Stored entries
::::::::::
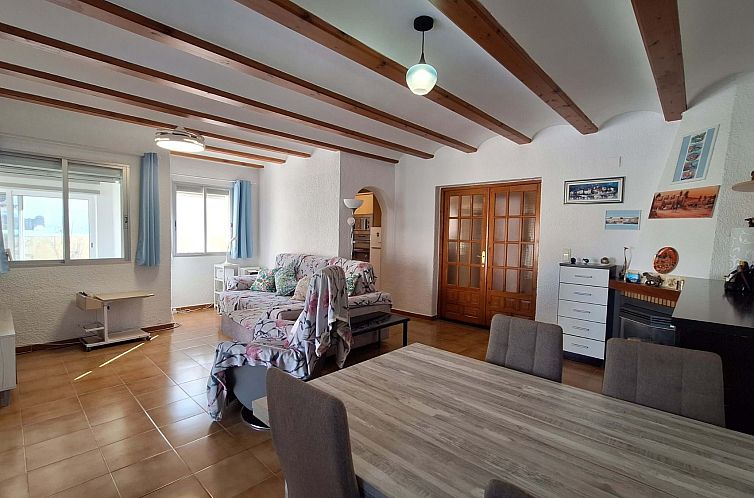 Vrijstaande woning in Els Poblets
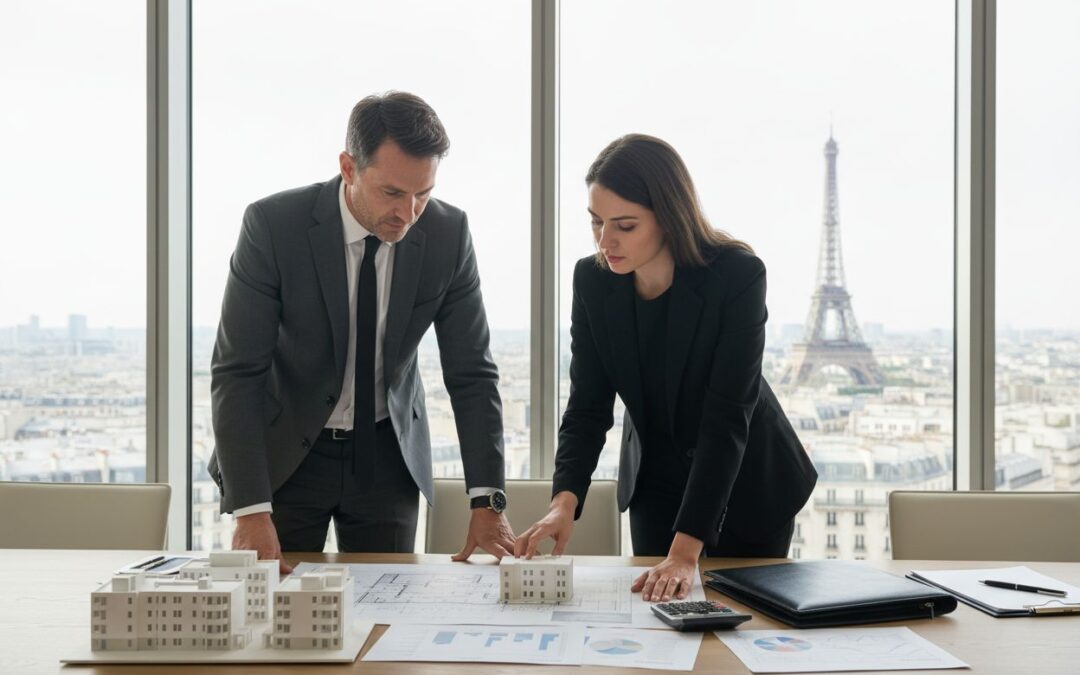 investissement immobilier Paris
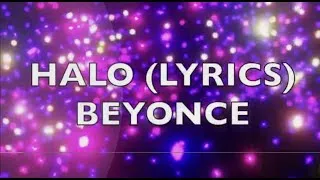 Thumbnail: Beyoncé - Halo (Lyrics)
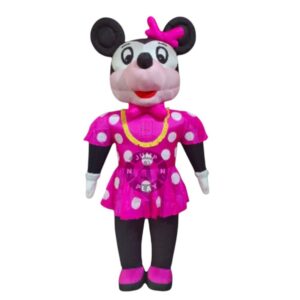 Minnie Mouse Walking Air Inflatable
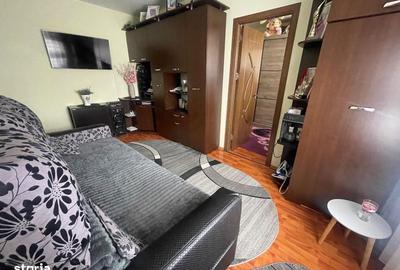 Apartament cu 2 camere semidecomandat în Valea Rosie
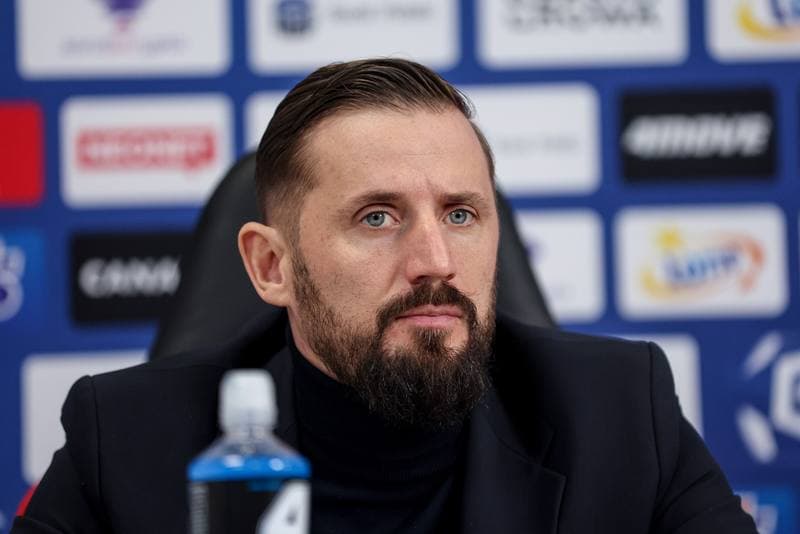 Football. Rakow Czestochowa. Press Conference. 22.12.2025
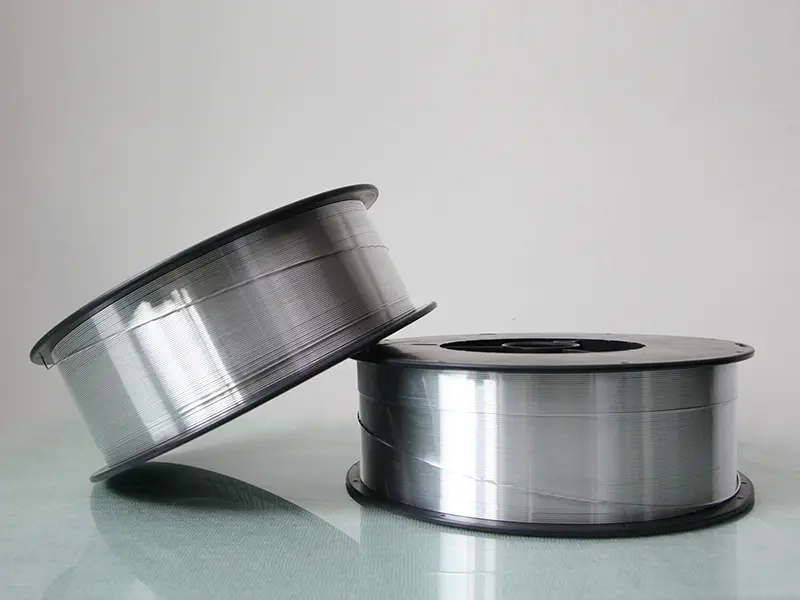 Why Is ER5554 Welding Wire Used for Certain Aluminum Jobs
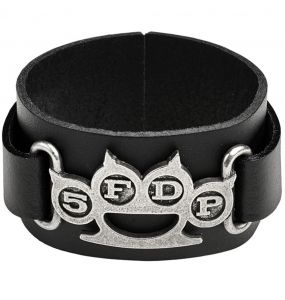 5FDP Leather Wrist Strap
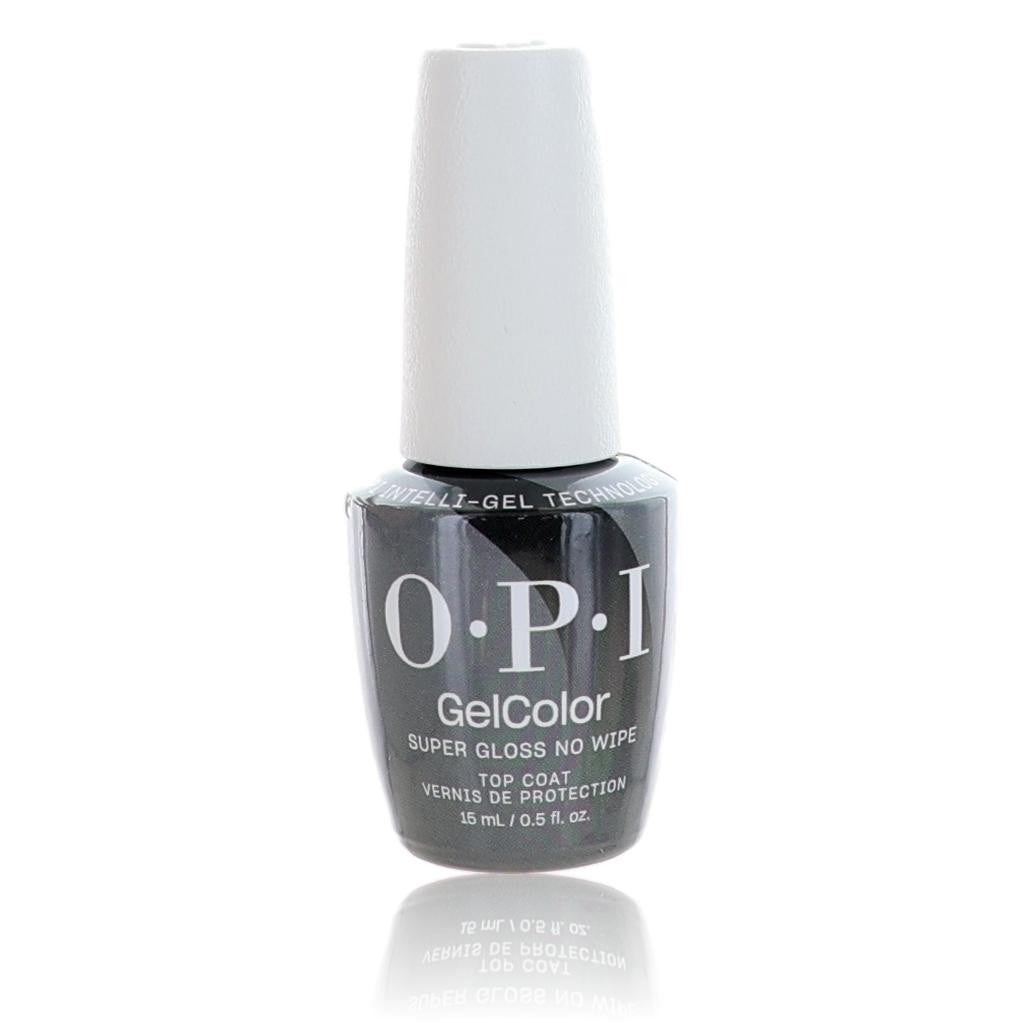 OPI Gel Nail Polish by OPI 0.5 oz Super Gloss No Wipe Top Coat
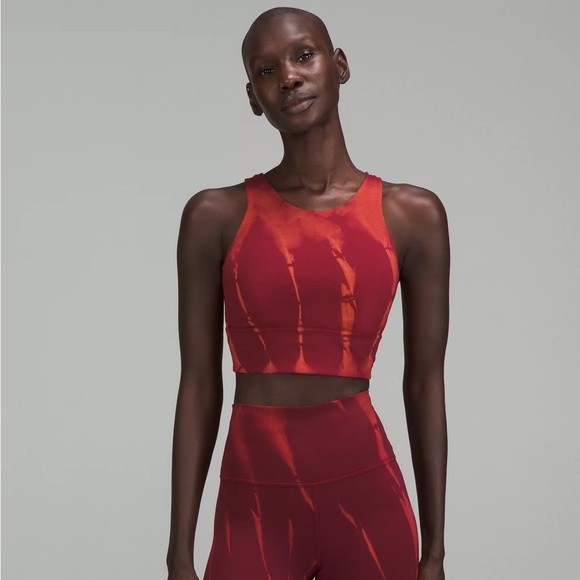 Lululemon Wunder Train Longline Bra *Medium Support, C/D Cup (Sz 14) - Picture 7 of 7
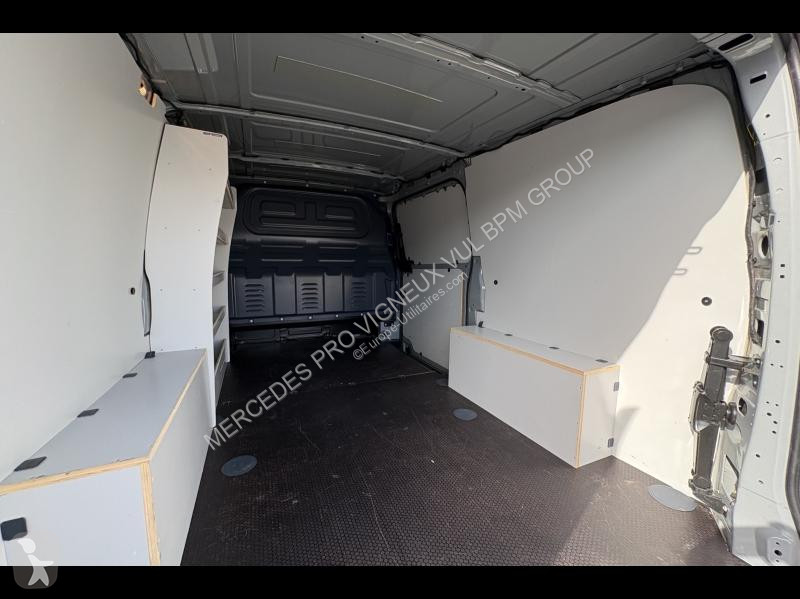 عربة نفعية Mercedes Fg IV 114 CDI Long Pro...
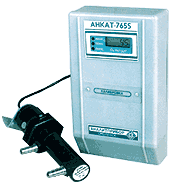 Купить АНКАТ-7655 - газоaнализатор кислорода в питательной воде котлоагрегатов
::::::::::
* [PROBLEM REQUIREMENTS] Retype each line of the listing above word for word, leaving out the pictures.

* [THE COMPLETED TASK]
 Vrijstaande woning in Els Poblets
 investissement immobilier Paris
 Thumbnail: Beyoncé - Halo (Lyrics)
 Minnie Mouse Walking Air Inflatable
 Apartament cu 2 camere semidecomandat în Valea Rosie
 Football. Rakow Czestochowa. Press Conference. 22.12.2025
 Why Is ER5554 Welding Wire Used for Certain Aluminum Jobs
 5FDP Leather Wrist Strap
 OPI Gel Nail Polish by OPI 0.5 oz Super Gloss No Wipe Top Coat
 Lululemon Wunder Train Longline Bra *Medium Support, C/D Cup (Sz 14) - Picture 7 of 7
 عربة نفعية Mercedes Fg IV 114 CDI Long Pro...
 Купить АНКАТ-7655 - газоaнализатор кислорода в питательной воде котлоагрегатов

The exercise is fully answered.